Marcano and Barrera posit that Chavez's erratic style of "perpetual aggression" stems from the grudges he harbors over his own poor upbringing on Venezuela's llanos, or plains, where in the 1960s it wasn't uncommon for kids to pick up a little Castro-inspired Marxism. While schoolmates made fun of his rustic shoes and called him Tribilin, or Goofy, Hugo sold candies his grandmother confected under their thatched roof. Still, the authors concede that "nobody... can fail to recognize the charisma of Hugo Chavez," who almost became a pro baseball player. And they salute the "religious and emotional bond" he has with the poor, which often seems more genuine than the populism of past Latin caudillos.

Both volumes ought to make it onto the night table of the next U.S. President, who will need to find a smarter way to deal with Chavez, who controls our fourth-largest supply of foreign oil, than the ham-handed Cold War tack adopted by President Bush. Jones sometimes cuts Chavez too much slack, blaming Chavez critics for problems of Chavez's own making, such as calling Saddam Hussein a "brother." But he draws attention to U.S. errors with intriguing details about how the White House tacitly backed a failed 2002 coup attempt against Chavez. And he displays an expert appreciation of the local milieu that formed Hugo's personality, which is steeped in both the garrulous irreverence that flavors Venezuelan culture and a nationalistic adoration of South America's 19th-century independence hero, the Venezuelan-born Simon Bolivar.

One merit of Hugo!, in fact, is that it cuts through the hysteria of the Chavez "threat" to offer a more level-headed assessment. Beneath Chavez's demagogic rhetoric, Jones argues, he is no Castro clone (even if Chavez himself wants us to think that he is). He writes that Chavez "would follow his own leftist path.
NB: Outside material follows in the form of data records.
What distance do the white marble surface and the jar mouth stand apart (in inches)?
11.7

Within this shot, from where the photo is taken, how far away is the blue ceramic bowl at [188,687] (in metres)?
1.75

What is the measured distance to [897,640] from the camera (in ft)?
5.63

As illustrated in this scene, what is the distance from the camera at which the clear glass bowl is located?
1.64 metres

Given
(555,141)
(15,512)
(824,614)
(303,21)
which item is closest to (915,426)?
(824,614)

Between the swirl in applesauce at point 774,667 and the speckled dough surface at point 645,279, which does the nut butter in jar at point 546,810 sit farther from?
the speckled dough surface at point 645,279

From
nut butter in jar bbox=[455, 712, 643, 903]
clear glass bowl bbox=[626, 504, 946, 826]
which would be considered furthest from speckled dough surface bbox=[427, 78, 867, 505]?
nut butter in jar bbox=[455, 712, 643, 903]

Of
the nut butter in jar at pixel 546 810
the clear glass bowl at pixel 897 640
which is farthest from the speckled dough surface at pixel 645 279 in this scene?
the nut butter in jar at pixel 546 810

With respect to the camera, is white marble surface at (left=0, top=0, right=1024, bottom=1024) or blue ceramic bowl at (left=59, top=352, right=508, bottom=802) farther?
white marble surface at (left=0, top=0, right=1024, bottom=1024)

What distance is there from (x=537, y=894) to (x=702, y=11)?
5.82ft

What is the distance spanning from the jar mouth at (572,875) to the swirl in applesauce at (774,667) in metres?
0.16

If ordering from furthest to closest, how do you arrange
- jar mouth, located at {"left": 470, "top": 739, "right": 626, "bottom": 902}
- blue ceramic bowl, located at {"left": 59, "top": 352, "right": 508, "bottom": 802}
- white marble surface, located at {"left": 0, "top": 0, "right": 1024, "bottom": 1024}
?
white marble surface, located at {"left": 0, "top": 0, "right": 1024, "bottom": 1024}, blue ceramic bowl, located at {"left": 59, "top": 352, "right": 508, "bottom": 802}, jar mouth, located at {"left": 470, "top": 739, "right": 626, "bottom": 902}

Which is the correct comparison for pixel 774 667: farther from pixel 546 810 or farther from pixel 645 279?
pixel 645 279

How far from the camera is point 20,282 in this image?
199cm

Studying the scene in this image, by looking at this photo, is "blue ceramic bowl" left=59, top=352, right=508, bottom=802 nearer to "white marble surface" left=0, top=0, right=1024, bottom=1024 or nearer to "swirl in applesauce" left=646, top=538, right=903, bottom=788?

Venezuela was not Cuba, and he knew it." In an interview that ends the book, Chavez boasts, "I'm a subversive in Miraflores [the presidential palace]. I'm always thinking how to turn things upside down." But Jones' well researched look at Chavez's vast social programs — the "21st-century socialism" that has brought the first schools, clinics and potable water to millions — suggests a politician more motivated by common sense than by communism.
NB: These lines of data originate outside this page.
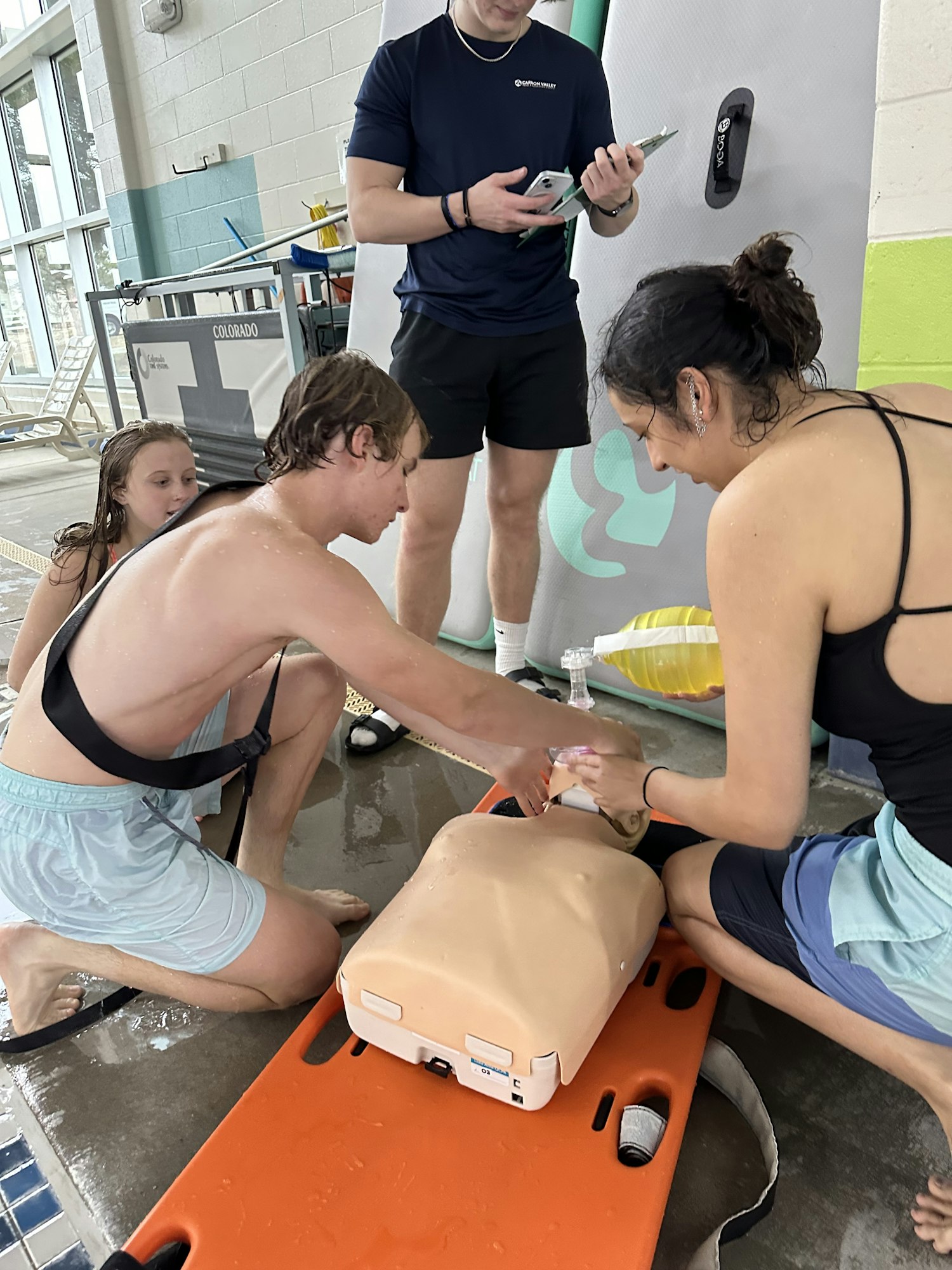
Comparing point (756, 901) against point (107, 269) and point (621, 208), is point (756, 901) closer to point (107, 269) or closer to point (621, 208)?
point (621, 208)

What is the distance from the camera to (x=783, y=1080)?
135 cm

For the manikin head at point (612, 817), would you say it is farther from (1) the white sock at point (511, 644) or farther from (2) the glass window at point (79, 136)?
(2) the glass window at point (79, 136)

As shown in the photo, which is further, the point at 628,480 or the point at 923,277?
the point at 628,480

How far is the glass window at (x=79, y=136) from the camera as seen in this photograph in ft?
27.5

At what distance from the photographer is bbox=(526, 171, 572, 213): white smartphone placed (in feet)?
6.46

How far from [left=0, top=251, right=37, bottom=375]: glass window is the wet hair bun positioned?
11.4 metres

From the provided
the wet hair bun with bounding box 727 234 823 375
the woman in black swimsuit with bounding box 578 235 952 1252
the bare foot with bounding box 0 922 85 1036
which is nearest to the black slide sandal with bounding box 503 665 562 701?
the woman in black swimsuit with bounding box 578 235 952 1252

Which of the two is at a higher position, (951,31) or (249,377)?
(951,31)

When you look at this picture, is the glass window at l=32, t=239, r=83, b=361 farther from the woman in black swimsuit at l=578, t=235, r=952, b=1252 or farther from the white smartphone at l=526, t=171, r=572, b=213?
the woman in black swimsuit at l=578, t=235, r=952, b=1252

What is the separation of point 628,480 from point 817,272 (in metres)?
0.72

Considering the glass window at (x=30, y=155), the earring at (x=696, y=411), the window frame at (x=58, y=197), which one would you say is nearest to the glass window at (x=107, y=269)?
the window frame at (x=58, y=197)

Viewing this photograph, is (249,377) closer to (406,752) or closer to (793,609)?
(406,752)

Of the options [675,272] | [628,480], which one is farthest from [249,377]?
[675,272]

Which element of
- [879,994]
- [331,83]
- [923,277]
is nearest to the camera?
[879,994]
Marcano and Barrera offer a healthy if sometimes harsh skepticism about the motives behind such programs. They see Chavez's crusades for social justice and a global front against U.S. "imperialism" — which has led to close ties with regimes such as Iran — as too often subordinate to his lust for power and his messianic obsession with destiny. Chavez, they note, loves to draw "parallels between landmark moments in his life and certain historical events," usually involving Bolivar. But their book is best at detailing Chavez's contradictions, such as the addiction to lavish globe-trotting that he once decried in his venal predecessors. And even Jones shares in the couple's curiosity about Herma Marksman, a Venezuelan historian and Chavez mistress who by most accounts played a critical role in Hugo's early military conspiracies — but was dumped once he became the people's hero in the red beret.

The uneven translation of Hugo Chavez doesn't do justice to Marcano and Barrera's skillful narrative in the original Spanish. Still, both it and Hugo! are overdue aids to the U.S. discussion about Chavez — and to our better understanding of why, on the one hand, he's been so successful at "turning things upside down," but why, on the other, his flaws could someday just as spectacularly send his revolution tumbling down the Caracas hillsides.